| WHAT THE TASK ASKS |
The records that follow need to be output exactly as they are.

##### RECORDS SUPPLIED #####

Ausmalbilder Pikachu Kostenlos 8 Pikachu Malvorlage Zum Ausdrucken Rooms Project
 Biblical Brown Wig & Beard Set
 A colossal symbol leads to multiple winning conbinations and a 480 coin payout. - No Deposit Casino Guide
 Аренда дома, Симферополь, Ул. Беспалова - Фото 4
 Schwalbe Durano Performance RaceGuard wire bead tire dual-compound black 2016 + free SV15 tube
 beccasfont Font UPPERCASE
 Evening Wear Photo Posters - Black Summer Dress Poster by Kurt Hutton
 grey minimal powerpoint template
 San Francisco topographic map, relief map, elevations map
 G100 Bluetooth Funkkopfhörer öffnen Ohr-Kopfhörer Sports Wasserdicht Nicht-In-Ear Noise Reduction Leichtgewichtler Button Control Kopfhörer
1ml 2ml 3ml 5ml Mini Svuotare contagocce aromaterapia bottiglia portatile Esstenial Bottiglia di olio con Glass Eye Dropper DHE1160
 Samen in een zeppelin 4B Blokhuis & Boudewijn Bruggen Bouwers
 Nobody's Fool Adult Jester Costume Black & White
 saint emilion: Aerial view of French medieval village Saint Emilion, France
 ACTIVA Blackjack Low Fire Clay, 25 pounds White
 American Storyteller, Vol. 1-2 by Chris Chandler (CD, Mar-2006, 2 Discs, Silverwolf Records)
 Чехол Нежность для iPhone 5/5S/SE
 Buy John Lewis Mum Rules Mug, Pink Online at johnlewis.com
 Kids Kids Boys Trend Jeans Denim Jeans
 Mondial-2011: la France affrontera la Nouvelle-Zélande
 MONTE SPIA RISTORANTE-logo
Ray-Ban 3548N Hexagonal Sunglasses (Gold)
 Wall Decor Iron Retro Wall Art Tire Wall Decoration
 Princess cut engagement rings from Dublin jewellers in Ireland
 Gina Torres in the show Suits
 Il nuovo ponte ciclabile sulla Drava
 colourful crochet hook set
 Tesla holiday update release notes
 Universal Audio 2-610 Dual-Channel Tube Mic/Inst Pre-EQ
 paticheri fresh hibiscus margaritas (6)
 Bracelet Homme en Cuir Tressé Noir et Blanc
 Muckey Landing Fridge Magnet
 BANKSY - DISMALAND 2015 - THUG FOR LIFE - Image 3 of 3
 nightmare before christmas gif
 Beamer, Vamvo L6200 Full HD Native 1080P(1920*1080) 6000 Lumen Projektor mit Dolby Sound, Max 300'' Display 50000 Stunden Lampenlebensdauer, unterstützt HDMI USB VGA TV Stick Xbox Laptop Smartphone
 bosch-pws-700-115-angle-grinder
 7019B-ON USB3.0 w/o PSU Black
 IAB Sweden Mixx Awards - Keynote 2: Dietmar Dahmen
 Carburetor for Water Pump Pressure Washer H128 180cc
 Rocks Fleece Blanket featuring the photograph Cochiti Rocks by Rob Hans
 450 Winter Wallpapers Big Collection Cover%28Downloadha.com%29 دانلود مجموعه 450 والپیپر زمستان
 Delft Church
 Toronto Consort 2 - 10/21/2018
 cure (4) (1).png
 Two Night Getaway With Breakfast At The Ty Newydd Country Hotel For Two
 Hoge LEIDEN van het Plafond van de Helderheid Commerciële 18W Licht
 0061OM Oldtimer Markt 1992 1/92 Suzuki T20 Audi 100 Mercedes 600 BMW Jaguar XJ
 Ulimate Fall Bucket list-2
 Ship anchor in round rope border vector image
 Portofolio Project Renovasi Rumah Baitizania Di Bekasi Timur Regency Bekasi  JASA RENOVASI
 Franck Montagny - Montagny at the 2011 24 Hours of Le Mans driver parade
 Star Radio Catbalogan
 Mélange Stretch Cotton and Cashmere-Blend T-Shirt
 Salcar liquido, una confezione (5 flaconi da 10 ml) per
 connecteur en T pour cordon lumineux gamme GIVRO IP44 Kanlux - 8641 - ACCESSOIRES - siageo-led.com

#####

| ANSWER FOR THIS EXERCISE |
Ausmalbilder Pikachu Kostenlos 8 Pikachu Malvorlage Zum Ausdrucken Rooms Project
 Biblical Brown Wig & Beard Set
 A colossal symbol leads to multiple winning conbinations and a 480 coin payout. - No Deposit Casino Guide
 Аренда дома, Симферополь, Ул. Беспалова - Фото 4
 Schwalbe Durano Performance RaceGuard wire bead tire dual-compound black 2016 + free SV15 tube
 beccasfont Font UPPERCASE
 Evening Wear Photo Posters - Black Summer Dress Poster by Kurt Hutton
 grey minimal powerpoint template
 San Francisco topographic map, relief map, elevations map
 G100 Bluetooth Funkkopfhörer öffnen Ohr-Kopfhörer Sports Wasserdicht Nicht-In-Ear Noise Reduction Leichtgewichtler Button Control Kopfhörer
1ml 2ml 3ml 5ml Mini Svuotare contagocce aromaterapia bottiglia portatile Esstenial Bottiglia di olio con Glass Eye Dropper DHE1160
 Samen in een zeppelin 4B Blokhuis & Boudewijn Bruggen Bouwers
 Nobody's Fool Adult Jester Costume Black & White
 saint emilion: Aerial view of French medieval village Saint Emilion, France
 ACTIVA Blackjack Low Fire Clay, 25 pounds White
 American Storyteller, Vol. 1-2 by Chris Chandler (CD, Mar-2006, 2 Discs, Silverwolf Records)
 Чехол Нежность для iPhone 5/5S/SE
 Buy John Lewis Mum Rules Mug, Pink Online at johnlewis.com
 Kids Kids Boys Trend Jeans Denim Jeans
 Mondial-2011: la France affrontera la Nouvelle-Zélande
 MONTE SPIA RISTORANTE-logo
Ray-Ban 3548N Hexagonal Sunglasses (Gold)
 Wall Decor Iron Retro Wall Art Tire Wall Decoration
 Princess cut engagement rings from Dublin jewellers in Ireland
 Gina Torres in the show Suits
 Il nuovo ponte ciclabile sulla Drava
 colourful crochet hook set
 Tesla holiday update release notes
 Universal Audio 2-610 Dual-Channel Tube Mic/Inst Pre-EQ
 paticheri fresh hibiscus margaritas (6)
 Bracelet Homme en Cuir Tressé Noir et Blanc
 Muckey Landing Fridge Magnet
 BANKSY - DISMALAND 2015 - THUG FOR LIFE - Image 3 of 3
 nightmare before christmas gif
 Beamer, Vamvo L6200 Full HD Native 1080P(1920*1080) 6000 Lumen Projektor mit Dolby Sound, Max 300'' Display 50000 Stunden Lampenlebensdauer, unterstützt HDMI USB VGA TV Stick Xbox Laptop Smartphone
 bosch-pws-700-115-angle-grinder
 7019B-ON USB3.0 w/o PSU Black
 IAB Sweden Mixx Awards - Keynote 2: Dietmar Dahmen
 Carburetor for Water Pump Pressure Washer H128 180cc
 Rocks Fleece Blanket featuring the photograph Cochiti Rocks by Rob Hans
 450 Winter Wallpapers Big Collection Cover%28Downloadha.com%29 دانلود مجموعه 450 والپیپر زمستان
 Delft Church
 Toronto Consort 2 - 10/21/2018
 cure (4) (1).png
 Two Night Getaway With Breakfast At The Ty Newydd Country Hotel For Two
 Hoge LEIDEN van het Plafond van de Helderheid Commerciële 18W Licht
 0061OM Oldtimer Markt 1992 1/92 Suzuki T20 Audi 100 Mercedes 600 BMW Jaguar XJ
 Ulimate Fall Bucket list-2
 Ship anchor in round rope border vector image
 Portofolio Project Renovasi Rumah Baitizania Di Bekasi Timur Regency Bekasi  JASA RENOVASI
 Franck Montagny - Montagny at the 2011 24 Hours of Le Mans driver parade
 Star Radio Catbalogan
 Mélange Stretch Cotton and Cashmere-Blend T-Shirt
 Salcar liquido, una confezione (5 flaconi da 10 ml) per
 connecteur en T pour cordon lumineux gamme GIVRO IP44 Kanlux - 8641 - ACCESSOIRES - siageo-led.com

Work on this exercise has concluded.